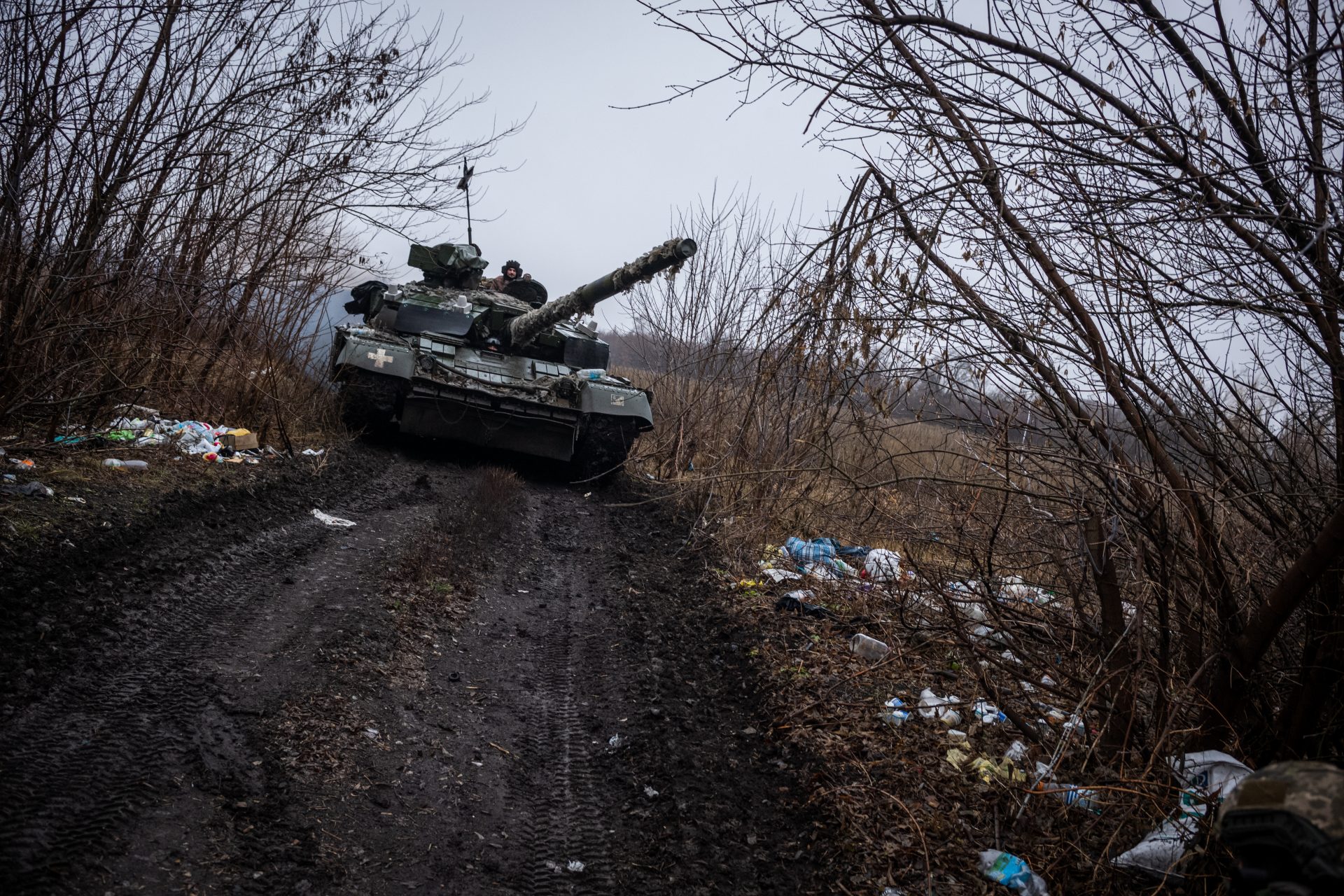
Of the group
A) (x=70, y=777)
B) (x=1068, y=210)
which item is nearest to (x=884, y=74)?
(x=1068, y=210)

■ EXERCISE PROMPT: Can you reproduce the text of every item above word for word, leaving out the pictures?

■ CORRECT ANSWER:
Of the group
A) (x=70, y=777)
B) (x=1068, y=210)
which item is nearest to (x=884, y=74)?
(x=1068, y=210)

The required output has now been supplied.